[Work to complete]
Reproduce the rows below word for word, starting with the line that contains "From the photo at hand, give the order of" and continuing through the line that contains "the green shrub at pixel 295 328, the".

[Source material]
──────────

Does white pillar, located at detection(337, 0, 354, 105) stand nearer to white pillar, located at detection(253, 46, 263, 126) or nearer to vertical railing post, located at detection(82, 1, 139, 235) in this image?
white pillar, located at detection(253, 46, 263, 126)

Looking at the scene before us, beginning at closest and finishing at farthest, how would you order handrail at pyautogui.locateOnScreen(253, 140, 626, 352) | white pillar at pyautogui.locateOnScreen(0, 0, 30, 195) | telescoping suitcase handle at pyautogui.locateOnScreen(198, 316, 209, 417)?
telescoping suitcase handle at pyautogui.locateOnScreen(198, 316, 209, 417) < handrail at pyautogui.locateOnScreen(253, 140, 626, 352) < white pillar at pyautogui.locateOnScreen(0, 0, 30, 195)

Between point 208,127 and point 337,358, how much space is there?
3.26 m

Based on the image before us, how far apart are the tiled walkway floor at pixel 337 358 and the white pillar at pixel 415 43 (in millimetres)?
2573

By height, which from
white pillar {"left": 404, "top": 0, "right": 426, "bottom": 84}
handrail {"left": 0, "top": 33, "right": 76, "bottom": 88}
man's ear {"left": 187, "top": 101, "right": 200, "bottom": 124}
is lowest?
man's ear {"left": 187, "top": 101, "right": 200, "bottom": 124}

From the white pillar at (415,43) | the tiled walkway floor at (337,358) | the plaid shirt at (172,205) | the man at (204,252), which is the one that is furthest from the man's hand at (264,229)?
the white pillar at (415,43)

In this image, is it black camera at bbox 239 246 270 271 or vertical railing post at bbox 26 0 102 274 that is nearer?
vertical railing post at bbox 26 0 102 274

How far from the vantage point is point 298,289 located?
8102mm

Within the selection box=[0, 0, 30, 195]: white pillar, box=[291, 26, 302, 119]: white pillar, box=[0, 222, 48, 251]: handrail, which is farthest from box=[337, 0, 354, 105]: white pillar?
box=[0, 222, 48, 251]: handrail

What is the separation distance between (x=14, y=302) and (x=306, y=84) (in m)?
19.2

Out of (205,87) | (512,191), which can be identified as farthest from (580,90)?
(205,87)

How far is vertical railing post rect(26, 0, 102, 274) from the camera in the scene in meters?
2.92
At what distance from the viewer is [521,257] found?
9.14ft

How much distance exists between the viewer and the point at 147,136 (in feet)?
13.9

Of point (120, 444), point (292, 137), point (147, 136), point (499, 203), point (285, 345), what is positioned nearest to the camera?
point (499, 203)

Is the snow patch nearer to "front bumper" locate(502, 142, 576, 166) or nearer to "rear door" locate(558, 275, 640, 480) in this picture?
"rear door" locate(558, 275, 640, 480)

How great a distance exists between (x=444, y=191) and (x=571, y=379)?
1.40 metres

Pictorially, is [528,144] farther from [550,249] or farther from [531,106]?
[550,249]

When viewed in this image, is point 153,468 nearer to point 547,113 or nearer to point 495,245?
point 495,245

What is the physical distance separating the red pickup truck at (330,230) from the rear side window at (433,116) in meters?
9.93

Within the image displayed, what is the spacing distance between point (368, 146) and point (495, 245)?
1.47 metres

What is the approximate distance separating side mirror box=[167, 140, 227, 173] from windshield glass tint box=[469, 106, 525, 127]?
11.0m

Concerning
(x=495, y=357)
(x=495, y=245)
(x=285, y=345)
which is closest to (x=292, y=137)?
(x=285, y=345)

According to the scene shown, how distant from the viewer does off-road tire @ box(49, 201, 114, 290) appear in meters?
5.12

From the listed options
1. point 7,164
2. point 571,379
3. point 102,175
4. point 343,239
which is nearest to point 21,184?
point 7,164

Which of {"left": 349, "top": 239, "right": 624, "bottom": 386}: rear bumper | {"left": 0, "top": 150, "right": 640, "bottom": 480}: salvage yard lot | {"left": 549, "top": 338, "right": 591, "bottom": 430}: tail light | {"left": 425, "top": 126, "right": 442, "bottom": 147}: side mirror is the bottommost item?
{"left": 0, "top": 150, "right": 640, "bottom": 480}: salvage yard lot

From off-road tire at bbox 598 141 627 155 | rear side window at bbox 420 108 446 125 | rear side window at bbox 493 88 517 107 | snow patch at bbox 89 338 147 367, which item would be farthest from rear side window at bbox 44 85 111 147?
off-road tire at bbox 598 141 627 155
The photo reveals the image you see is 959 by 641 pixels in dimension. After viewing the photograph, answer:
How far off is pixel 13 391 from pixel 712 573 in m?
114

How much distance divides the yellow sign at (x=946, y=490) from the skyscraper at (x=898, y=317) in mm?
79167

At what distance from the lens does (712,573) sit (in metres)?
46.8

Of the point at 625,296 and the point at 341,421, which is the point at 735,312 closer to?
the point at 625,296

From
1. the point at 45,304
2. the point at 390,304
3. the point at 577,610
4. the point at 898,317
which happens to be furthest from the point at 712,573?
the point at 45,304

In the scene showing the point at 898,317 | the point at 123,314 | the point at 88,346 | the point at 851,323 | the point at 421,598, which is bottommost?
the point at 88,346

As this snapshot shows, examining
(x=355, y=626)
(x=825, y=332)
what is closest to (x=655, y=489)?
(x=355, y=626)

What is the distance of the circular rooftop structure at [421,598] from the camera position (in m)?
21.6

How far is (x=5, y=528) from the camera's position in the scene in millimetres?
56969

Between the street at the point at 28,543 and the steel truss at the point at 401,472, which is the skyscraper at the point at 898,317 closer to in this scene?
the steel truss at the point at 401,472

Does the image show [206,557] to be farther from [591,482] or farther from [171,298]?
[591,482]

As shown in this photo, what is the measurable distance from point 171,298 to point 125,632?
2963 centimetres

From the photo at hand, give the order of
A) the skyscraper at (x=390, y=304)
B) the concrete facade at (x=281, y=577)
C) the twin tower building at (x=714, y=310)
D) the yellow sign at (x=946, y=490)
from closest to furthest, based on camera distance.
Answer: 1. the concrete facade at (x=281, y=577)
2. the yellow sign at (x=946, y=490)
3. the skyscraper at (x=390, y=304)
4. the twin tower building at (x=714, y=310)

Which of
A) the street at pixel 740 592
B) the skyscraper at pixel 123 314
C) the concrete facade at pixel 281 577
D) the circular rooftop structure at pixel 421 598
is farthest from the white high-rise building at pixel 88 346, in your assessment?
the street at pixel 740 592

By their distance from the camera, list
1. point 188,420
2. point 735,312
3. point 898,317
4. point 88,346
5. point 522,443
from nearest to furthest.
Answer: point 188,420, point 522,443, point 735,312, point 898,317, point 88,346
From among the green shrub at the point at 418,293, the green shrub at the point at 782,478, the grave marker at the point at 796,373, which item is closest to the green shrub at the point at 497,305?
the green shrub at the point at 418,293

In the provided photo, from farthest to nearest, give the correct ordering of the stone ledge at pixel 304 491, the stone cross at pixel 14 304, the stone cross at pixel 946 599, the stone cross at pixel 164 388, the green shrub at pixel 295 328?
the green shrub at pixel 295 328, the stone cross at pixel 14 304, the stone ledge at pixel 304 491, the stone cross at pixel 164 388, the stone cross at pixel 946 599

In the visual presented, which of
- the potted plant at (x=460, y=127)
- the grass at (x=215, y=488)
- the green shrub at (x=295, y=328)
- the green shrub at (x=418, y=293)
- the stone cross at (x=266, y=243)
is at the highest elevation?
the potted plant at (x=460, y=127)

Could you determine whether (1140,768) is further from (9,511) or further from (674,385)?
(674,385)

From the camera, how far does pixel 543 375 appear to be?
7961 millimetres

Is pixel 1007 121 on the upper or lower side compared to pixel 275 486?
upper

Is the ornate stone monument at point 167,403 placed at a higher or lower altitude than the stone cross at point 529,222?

──────────

[Exercise answer]
From the photo at hand, give the order of
A) the skyscraper at (x=390, y=304)
B) the concrete facade at (x=281, y=577)
C) the twin tower building at (x=714, y=310)
D) the yellow sign at (x=946, y=490)
from closest to furthest, based on camera distance.
Answer: 1. the concrete facade at (x=281, y=577)
2. the yellow sign at (x=946, y=490)
3. the skyscraper at (x=390, y=304)
4. the twin tower building at (x=714, y=310)

Which of
A) the street at pixel 740 592
B) the skyscraper at pixel 123 314
C) the concrete facade at pixel 281 577
D) the circular rooftop structure at pixel 421 598
is farthest from the white high-rise building at pixel 88 346, in your assessment?
the street at pixel 740 592

By their distance from the camera, list
1. point 188,420
2. point 735,312
3. point 898,317
4. point 88,346
5. point 522,443
from nearest to furthest.
Answer: point 188,420, point 522,443, point 735,312, point 898,317, point 88,346
From among the green shrub at the point at 418,293, the green shrub at the point at 782,478, the grave marker at the point at 796,373, which item is closest to the green shrub at the point at 497,305?
the green shrub at the point at 418,293

In the provided photo, from farthest to nearest, give the correct ordering of the stone ledge at pixel 304 491, the stone cross at pixel 14 304, the stone cross at pixel 946 599, the stone cross at pixel 164 388, the green shrub at pixel 295 328?
the green shrub at pixel 295 328, the stone cross at pixel 14 304, the stone ledge at pixel 304 491, the stone cross at pixel 164 388, the stone cross at pixel 946 599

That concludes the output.